Monday, February 18, 2008

Day 49 - Strange Machines - Part 18

It's 4 am, and I just woke up. I'm still a bit groggy. I think I'm in Phoenix. At least, the driver just announced that we're all to depart and unload our luggage. I hope this is Phoenix.

I grabbed my bags and ambled into the station with the rest of the living dead. I'm actually surprised that I was able to sleep. The last thing I remember was stopping at some small town in New Mexico, the name of which has long escaped. I'm just grateful that I didn't wake up on a lawn this time. That's the funny thing about sleeping on long trips--you want to doze off to help the time pass more quickly, but the next time your eyes open, you're a stranger in a strange land.

God, I have to stay here for another hour. I'm in no condition to write much at the moment, but I like filling in the blanks whenever I get the chance--makes a journal feel more like a journal. I don't really think I can read, either. Besides, now that I've finished Calvino, all I really want to do is finish Kafka on the Shore--the one book I no longer have. Damn it. Why didn't I look for a bookstore back in Roswell? I would've had plenty of time.

Maybe I'll have some coffee, as if that would even help. I have a lot of sleep to catch up on, and I have a feeling that as soon as I make myself comfortable, I'll pass out again. Maybe that's for the best. California still feels so far away.

***

Well, I was right. I grabbed a cup of coffee at the bus station in Phoenix and spent the remainder of the hour in a state of complete disarray. I changed back into my hoodie and found an empty bench outside, where the crisp early morning air was enough to keep me awake. So there I sat, my back against the cold brick wall and a hood covering my head in the still darkness. I was invisible again. I was awake, and I was in control But as soon as I took my seat on the bus in Phoenix, I fell asleep.
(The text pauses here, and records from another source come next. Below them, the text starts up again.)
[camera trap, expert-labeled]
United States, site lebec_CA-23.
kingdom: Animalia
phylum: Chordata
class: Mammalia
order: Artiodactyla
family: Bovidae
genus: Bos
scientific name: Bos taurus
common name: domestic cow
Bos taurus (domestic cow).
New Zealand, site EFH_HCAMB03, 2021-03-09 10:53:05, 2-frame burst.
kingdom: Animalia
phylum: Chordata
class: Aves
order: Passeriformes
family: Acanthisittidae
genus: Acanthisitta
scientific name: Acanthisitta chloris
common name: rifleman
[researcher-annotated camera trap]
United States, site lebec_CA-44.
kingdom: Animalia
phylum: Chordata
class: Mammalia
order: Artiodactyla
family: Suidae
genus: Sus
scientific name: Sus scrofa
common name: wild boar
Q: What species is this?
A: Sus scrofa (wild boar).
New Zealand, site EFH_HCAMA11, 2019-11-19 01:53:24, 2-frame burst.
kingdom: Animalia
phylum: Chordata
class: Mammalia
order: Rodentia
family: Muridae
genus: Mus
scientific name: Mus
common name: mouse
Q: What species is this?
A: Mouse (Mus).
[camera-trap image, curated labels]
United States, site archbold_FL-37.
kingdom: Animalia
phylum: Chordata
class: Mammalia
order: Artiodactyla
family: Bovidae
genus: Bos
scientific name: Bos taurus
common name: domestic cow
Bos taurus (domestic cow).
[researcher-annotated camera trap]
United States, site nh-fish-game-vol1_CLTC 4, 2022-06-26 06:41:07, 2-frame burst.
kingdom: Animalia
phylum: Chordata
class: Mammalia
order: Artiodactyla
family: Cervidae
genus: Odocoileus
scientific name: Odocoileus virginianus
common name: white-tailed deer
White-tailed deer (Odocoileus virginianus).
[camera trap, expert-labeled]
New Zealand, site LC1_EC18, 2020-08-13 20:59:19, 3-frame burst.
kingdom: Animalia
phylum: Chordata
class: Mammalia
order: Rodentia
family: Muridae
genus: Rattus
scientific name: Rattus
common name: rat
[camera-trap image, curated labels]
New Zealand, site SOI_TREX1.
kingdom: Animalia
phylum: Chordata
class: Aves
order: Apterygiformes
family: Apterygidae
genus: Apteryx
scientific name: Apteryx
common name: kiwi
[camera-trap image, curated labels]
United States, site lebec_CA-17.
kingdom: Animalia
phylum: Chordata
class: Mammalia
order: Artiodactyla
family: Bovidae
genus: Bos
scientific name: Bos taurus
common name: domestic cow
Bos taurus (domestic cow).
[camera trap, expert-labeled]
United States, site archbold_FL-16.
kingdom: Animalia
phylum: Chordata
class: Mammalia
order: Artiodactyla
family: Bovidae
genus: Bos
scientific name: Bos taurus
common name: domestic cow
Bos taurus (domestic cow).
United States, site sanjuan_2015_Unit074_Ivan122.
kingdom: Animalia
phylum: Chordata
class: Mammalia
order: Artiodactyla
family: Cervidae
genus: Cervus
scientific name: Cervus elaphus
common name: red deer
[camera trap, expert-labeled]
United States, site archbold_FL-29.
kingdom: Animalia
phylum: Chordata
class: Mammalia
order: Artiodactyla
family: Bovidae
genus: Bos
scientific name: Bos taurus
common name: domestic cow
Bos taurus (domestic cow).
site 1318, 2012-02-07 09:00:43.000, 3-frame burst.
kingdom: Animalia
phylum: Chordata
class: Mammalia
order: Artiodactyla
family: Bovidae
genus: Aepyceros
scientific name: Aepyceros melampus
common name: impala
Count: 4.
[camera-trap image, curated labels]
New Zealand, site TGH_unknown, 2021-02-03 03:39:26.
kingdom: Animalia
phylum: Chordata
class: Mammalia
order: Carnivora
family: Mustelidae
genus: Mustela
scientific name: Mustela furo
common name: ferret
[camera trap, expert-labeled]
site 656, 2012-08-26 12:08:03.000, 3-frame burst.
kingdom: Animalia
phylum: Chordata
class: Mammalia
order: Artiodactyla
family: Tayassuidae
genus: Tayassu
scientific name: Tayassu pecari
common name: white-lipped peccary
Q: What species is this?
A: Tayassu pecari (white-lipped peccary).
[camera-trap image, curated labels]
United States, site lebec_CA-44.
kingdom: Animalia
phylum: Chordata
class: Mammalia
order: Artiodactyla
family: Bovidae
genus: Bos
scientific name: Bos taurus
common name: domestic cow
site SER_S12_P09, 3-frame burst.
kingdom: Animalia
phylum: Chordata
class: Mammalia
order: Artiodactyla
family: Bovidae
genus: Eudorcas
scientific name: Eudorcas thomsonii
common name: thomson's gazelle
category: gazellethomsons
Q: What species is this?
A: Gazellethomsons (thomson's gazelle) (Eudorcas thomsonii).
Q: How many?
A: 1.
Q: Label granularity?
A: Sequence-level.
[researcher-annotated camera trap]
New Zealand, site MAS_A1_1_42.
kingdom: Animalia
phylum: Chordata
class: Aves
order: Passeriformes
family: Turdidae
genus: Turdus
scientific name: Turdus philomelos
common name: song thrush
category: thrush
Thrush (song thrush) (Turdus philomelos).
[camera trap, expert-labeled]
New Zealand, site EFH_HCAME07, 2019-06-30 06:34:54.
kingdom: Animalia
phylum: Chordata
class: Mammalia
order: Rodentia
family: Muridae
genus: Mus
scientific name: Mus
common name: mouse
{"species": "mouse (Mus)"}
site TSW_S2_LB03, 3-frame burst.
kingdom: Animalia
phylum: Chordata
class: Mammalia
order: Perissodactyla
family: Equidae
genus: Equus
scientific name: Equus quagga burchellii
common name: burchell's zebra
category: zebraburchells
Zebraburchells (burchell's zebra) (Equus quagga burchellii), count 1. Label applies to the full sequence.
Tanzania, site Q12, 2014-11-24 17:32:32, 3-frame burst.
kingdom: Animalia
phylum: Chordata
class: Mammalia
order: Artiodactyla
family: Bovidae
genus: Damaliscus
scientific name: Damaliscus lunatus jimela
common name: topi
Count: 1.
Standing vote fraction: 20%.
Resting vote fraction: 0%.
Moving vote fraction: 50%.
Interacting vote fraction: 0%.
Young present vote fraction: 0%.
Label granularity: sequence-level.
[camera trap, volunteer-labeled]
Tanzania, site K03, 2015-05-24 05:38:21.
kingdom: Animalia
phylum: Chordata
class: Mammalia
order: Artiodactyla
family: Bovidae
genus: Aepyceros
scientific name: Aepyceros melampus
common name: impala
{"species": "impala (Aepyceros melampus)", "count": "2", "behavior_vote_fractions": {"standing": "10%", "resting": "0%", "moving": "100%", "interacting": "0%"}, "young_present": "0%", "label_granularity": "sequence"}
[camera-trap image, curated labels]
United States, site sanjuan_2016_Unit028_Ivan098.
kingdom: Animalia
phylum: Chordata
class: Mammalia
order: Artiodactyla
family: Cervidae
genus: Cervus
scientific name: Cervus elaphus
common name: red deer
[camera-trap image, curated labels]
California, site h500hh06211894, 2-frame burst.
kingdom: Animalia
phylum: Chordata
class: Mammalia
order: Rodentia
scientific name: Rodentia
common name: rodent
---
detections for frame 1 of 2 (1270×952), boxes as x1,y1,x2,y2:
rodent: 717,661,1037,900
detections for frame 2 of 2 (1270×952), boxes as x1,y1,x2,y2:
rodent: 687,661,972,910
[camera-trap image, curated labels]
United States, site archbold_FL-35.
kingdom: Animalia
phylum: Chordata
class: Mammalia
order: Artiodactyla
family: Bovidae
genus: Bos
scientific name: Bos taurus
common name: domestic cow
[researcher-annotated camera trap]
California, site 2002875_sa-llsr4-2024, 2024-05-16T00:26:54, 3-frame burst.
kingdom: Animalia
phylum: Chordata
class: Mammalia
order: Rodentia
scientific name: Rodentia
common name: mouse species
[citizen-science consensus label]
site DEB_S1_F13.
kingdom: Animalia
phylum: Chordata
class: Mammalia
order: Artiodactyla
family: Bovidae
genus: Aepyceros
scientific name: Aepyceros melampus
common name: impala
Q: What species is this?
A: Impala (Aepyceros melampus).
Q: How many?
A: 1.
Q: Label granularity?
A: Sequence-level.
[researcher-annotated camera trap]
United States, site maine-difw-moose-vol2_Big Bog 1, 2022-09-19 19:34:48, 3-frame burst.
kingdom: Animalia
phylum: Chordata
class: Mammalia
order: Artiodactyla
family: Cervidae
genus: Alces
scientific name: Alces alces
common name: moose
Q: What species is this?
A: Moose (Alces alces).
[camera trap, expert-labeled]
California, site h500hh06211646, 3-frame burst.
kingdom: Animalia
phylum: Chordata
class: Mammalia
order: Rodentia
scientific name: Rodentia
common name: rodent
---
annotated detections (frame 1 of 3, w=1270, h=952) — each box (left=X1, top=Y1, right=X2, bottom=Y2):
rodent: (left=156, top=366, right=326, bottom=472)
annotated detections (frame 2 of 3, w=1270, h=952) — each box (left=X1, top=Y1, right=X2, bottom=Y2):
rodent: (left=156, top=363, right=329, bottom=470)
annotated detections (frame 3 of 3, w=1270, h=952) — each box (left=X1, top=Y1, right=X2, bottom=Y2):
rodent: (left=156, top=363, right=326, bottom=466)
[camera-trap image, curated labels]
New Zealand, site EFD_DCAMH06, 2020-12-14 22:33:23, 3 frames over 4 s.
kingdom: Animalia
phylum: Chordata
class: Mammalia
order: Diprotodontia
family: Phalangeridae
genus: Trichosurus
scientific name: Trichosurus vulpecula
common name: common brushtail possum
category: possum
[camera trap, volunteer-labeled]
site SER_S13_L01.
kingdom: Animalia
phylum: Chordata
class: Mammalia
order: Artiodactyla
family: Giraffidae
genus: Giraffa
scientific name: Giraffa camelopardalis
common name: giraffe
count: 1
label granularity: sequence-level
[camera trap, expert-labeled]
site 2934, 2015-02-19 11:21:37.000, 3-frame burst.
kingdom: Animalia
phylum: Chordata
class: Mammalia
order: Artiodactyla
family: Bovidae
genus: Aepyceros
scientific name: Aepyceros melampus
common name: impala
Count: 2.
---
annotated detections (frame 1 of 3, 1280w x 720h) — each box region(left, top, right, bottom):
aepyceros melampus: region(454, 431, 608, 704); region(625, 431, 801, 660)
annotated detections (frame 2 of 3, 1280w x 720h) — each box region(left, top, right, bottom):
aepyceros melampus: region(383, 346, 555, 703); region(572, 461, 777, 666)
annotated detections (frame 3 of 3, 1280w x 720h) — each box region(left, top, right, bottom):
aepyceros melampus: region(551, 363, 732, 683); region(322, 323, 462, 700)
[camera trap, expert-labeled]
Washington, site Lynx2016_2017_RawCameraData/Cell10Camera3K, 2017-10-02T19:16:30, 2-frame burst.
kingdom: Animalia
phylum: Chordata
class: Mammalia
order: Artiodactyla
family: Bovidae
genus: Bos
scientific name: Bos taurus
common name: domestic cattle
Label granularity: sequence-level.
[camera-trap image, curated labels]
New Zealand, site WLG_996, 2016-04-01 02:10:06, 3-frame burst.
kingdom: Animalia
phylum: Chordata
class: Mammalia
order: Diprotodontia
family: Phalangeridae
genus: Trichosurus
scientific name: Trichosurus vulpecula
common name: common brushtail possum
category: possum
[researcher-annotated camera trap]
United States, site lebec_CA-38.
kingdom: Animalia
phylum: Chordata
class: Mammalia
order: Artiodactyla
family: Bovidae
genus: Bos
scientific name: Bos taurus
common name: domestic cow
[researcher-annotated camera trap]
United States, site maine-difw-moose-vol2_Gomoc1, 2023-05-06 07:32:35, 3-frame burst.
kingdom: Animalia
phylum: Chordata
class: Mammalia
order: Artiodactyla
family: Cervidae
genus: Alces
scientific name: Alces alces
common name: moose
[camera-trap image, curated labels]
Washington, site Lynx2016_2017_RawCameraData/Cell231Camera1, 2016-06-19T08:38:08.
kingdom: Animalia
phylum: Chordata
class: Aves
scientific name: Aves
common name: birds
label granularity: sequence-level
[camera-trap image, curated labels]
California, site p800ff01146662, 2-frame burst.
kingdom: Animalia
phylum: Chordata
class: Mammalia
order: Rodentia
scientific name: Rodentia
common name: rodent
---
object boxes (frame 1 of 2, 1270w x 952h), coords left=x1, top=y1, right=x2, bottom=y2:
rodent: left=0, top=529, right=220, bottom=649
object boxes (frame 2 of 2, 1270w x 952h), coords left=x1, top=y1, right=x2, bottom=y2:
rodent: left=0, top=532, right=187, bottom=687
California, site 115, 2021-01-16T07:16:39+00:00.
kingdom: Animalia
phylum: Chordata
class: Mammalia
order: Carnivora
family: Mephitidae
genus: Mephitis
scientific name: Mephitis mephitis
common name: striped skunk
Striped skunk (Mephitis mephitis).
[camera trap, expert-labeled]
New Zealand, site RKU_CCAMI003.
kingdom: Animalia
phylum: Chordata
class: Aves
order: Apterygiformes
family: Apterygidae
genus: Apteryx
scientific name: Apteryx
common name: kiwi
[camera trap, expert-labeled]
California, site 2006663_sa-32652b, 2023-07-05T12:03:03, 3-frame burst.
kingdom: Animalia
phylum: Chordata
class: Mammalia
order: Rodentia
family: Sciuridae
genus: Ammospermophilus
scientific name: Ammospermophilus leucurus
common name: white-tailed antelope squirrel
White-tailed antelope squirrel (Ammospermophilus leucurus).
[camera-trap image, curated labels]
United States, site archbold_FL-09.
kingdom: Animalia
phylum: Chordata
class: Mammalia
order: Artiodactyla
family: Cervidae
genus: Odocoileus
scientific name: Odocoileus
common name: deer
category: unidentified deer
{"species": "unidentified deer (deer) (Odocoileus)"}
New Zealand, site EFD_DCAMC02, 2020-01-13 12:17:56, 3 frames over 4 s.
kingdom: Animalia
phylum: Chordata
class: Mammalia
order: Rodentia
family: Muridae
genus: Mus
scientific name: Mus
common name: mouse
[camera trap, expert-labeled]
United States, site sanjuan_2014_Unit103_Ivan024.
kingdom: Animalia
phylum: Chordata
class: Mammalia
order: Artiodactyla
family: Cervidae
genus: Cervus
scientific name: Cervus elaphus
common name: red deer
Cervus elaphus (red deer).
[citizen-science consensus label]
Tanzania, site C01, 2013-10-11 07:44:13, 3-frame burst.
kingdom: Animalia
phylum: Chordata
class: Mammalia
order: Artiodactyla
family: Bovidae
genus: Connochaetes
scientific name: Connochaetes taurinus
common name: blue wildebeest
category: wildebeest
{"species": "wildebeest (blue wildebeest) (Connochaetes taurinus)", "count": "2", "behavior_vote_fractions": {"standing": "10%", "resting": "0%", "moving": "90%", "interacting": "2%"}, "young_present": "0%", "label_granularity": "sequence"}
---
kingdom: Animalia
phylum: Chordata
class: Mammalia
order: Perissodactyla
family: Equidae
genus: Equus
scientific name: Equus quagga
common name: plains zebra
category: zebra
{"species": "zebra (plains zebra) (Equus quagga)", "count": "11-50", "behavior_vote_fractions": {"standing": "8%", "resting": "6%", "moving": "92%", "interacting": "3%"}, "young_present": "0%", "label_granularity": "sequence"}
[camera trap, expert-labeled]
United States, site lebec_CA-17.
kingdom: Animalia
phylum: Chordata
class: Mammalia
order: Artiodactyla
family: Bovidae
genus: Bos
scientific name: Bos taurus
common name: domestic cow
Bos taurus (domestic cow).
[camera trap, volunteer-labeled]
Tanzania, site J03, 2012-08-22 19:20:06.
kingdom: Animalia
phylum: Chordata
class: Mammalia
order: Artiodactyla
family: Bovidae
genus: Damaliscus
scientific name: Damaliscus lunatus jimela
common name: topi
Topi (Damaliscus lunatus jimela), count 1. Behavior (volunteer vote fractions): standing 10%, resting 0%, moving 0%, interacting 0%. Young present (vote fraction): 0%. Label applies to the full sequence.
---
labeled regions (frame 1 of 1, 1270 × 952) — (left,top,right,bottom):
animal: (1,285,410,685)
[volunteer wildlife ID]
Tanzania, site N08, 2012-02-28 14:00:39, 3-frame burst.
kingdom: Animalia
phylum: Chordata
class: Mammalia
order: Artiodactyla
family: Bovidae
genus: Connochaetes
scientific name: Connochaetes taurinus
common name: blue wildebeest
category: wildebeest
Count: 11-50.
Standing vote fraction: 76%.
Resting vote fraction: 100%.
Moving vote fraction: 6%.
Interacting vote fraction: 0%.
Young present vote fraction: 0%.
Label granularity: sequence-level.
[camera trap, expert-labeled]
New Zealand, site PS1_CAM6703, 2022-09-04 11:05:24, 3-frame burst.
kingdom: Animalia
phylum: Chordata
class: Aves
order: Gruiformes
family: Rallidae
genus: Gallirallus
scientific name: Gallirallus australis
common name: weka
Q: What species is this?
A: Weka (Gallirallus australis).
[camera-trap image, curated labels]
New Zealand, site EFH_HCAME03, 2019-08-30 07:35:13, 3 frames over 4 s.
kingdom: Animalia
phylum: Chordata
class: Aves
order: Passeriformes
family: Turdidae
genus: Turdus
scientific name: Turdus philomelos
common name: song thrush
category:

It was a nice sleep, a dreamless sleep. I didn't know what to expect, to be perfectly honest. Wait, that's not right. I knew exactly what to expect. I expected a dream. There's only one that's on my mind now. Our bus is traveling down a dark highway, machines as big as mountains blocking the sun, and then the largest opens. The light spills forth.

I'll see it again in one form or another. I know I will. Other people have seen it. So unless I'm dreaming the paintings of some urban vinyl artist I've never met or even heard of before, I know I'm not completely crazy. There's more to the dream than random imagery that was hatched inside my unconscious mind. It has to be the light--the light I saw as a kid, the light from the machine. It's blinding, encompassing. It's like a beacon.

Now there's a theory I haven't considered before. Maybe when I saw that light--the first light--it was meant just for me. I wasn't some innocent bystander stricken with an increasing paranoia. I was the target. Sure, that's not as realistic as some astronomical phenomenon or as unselfish as a random alien visitation, but what if it was a message directed only at me? By whom, I don't know. Someone from far away, in space or time or both. Maybe it's a message from my future self--some grand, self-invoked event that would lead me down the path of my proper destiny.

Whatever the reason, it's the explanation that currently makes the most sense to me. I saw a signal. I saw something that told me to wake up, and now I have.

But I'm starting to think I still need some more sleep.

It's strange to think I've made it this far without something getting in my way. I haven't been caught yet. I'm starting to wonder if anyone is even looking for me. I tell myself that I don't care, that the only future I have lies to the west, but I can't shake that feeling of, I don't know, something. Homelessness, maybe? Oh well, I'm a nomad now.